Output the records as a two-column CSV with the headers text and answer, one row per record. Start at the line containing "Looking carefully, does" and end at the last of the records, putting each field in quotes and replacing any line breaks with spaces.

*****

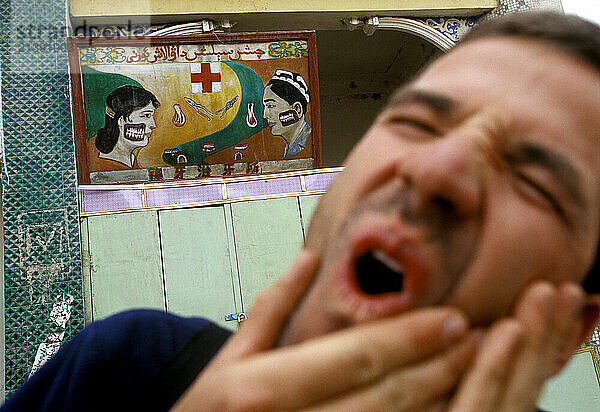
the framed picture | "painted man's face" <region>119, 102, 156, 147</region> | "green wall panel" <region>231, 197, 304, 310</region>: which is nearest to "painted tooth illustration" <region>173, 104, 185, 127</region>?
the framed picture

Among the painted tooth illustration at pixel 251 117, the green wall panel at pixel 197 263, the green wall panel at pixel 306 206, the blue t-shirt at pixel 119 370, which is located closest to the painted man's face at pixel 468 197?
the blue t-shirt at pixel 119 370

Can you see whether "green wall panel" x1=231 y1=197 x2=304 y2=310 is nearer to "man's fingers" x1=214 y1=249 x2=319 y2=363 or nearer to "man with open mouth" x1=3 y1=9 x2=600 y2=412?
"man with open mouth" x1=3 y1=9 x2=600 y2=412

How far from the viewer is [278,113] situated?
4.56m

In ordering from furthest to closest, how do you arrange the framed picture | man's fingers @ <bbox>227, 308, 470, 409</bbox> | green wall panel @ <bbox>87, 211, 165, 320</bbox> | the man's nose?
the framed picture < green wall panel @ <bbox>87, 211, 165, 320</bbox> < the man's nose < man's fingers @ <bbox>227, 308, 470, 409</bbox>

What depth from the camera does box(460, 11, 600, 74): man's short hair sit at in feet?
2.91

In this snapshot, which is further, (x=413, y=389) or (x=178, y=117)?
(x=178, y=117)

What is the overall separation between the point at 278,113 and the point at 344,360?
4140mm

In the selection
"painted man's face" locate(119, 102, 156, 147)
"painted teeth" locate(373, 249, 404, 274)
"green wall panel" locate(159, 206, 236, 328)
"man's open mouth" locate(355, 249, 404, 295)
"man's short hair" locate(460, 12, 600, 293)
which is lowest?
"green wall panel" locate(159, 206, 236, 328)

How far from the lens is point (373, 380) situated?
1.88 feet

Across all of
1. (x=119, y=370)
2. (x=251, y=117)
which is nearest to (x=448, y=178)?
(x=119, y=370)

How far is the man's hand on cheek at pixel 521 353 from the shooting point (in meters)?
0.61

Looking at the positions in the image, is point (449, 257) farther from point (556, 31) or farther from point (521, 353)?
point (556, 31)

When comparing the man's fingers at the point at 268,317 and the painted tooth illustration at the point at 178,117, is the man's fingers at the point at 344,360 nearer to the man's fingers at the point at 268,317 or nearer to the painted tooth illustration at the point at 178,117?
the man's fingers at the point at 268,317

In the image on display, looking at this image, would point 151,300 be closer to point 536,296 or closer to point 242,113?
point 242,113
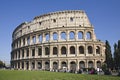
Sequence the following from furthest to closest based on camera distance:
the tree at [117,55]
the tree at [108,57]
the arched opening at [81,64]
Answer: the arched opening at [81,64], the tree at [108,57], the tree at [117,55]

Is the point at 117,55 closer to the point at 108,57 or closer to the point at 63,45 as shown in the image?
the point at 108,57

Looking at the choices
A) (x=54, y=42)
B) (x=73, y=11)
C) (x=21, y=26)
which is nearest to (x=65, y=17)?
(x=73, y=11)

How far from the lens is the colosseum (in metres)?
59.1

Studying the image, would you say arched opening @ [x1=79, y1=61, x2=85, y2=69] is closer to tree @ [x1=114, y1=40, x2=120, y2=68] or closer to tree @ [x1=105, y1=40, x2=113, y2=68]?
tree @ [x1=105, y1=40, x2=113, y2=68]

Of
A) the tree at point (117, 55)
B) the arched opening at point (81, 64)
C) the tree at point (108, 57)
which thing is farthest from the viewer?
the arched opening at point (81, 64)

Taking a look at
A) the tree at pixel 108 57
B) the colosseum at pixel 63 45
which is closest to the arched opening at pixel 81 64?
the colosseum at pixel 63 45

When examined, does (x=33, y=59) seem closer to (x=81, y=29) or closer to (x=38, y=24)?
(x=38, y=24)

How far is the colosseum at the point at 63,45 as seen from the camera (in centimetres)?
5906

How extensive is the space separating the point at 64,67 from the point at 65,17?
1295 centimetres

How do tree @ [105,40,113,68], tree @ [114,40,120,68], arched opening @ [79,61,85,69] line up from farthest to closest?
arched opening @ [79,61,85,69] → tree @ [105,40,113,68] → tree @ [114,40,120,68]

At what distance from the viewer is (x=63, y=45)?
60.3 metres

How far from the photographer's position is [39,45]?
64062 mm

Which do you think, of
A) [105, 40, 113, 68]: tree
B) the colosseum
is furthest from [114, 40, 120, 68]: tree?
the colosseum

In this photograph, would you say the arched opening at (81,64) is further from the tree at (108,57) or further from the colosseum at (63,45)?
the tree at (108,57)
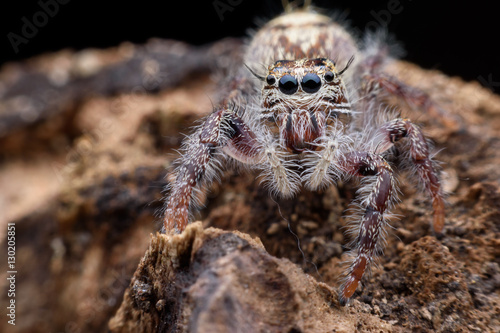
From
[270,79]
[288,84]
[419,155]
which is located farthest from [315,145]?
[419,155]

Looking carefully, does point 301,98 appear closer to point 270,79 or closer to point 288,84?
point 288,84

*****

▶ **CORRECT OUTPUT**
text,answer
"Looking carefully, does point 301,98 appear closer to point 270,79 or closer to point 288,84?","point 288,84"